In my book, the OAM supervisor, the aCPF and the PLR operate in the control plane. The OAM supervisor talks to the OAM handlers in the management plane. And all of the above being distributed in the network, they operate in the DetNet Network plane.  So 1) we extend the DetNet architecture to place functional blocks in the Network Plane and 2) one could say we need 3D pictures to represent the intersection of the DetNet planes and the traditional control and management planes. While the data plane remains firmly in the Network plane.

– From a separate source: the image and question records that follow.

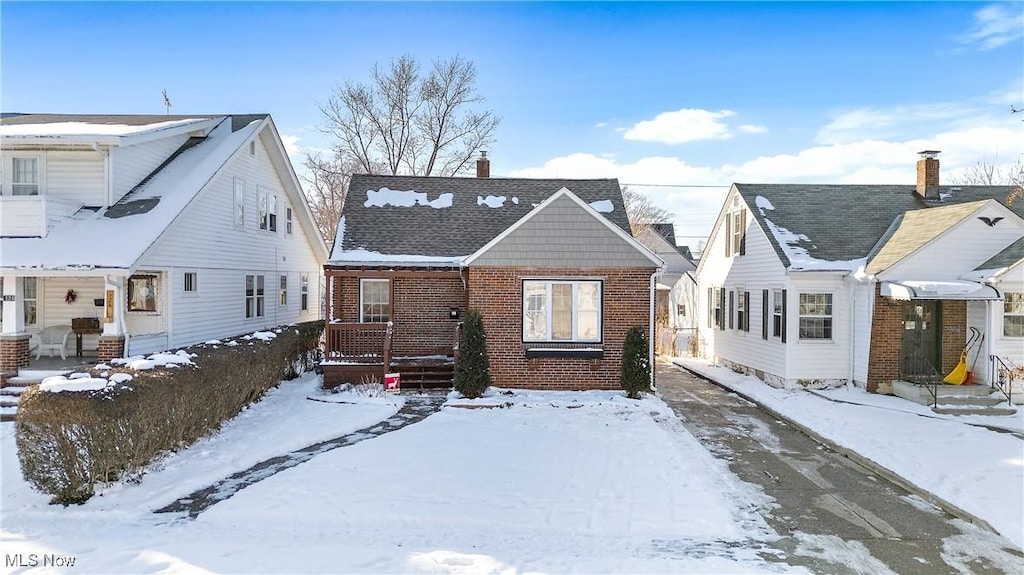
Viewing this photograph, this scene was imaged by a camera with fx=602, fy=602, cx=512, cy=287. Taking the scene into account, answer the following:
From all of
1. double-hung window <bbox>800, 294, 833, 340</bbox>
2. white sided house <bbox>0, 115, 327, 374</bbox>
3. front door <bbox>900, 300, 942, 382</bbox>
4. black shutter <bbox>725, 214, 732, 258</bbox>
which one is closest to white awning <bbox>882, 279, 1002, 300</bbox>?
front door <bbox>900, 300, 942, 382</bbox>

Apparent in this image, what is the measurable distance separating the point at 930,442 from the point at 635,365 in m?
5.52

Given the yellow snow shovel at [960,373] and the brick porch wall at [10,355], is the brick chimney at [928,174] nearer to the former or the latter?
the yellow snow shovel at [960,373]

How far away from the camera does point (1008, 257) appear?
1375cm

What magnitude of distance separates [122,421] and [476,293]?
25.9ft

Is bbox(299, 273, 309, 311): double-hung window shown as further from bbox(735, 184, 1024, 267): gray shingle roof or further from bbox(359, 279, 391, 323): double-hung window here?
bbox(735, 184, 1024, 267): gray shingle roof

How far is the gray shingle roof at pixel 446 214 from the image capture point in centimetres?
1577

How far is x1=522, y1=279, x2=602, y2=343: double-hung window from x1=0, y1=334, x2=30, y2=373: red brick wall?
10503 mm

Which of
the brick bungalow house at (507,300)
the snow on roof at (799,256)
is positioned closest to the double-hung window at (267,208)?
the brick bungalow house at (507,300)

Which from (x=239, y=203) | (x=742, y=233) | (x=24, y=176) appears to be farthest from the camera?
(x=742, y=233)

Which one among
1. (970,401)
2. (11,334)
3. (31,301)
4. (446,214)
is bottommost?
(970,401)

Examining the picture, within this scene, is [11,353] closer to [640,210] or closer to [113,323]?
[113,323]

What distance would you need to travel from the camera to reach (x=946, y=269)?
14.2 m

Now this is my view and the way I intend to update the text to publish 15, hopefully quite soon. But I need confirmation that we are on the same line, or else debates to reach a consensus.

What do you all think?

Pascal
________________________________
De : internet-drafts@ietf.org<mailto:internet-drafts@ietf.org> <internet-drafts@ietf.org<mailto:internet-drafts@ietf.org>>
Envoyé : samedi 29 juillet 2023 15:40
À : Pascal Thubert (pthubert) <pthubert@cisco.com<mailto:pthubert@cisco.com>>
Objet : New Version Notification for draft-ietf-raw-architecture-14.txt


A new version of I-D, draft-ietf-raw-architecture-14.txt
has been successfully submitted by Pascal Thubert and posted to the
IETF repository.

Name:           draft-ietf-raw-architecture
Revision:       14
Title:          Reliable and Available Wireless Architecture
Document date:  2023-07-29
Group:          raw
Pages:          43
URL:            https://www.ietf.org/archive/id/draft-ietf-raw-architecture-14.txt
Status:         https://datatracker.ietf.org/doc/draft-ietf-raw-architecture/
Html:           https://www.ietf.org/archive/id/draft-ietf-raw-architecture-14.html
Htmlized:       https://datatracker.ietf.org/doc/html/draft-ietf-raw-architecture
Diff:           https://author-tools.ietf.org/iddiff?url2=draft-ietf-raw-architecture-14

Abstract:
   Reliable and Available Wireless (RAW) provides for high reliability
   and availability for IP connectivity across any combination of wired
   and wireless network segments.  The RAW Architecture extends the
   DetNet Architecture and other standard IETF concepts and mechanisms
   to adapt to the specific challenges of the wireless medium, in
   particular intermittently lossy connectivity.  This document defines
   a network control loop that optimizes the use of constrained spectrum
   and energy while maintaining the expected connectivity properties,
   typically reliability and latency.  The loop involves OAM, DetNet
   Controller Plane, and PREOF extensions, and specifically a new
   recovery Function called PAREO and a new Point of Local Repair
   operation, that dynamically selects the DetNet path(s) for the future
   packets to route around local degradations and failures.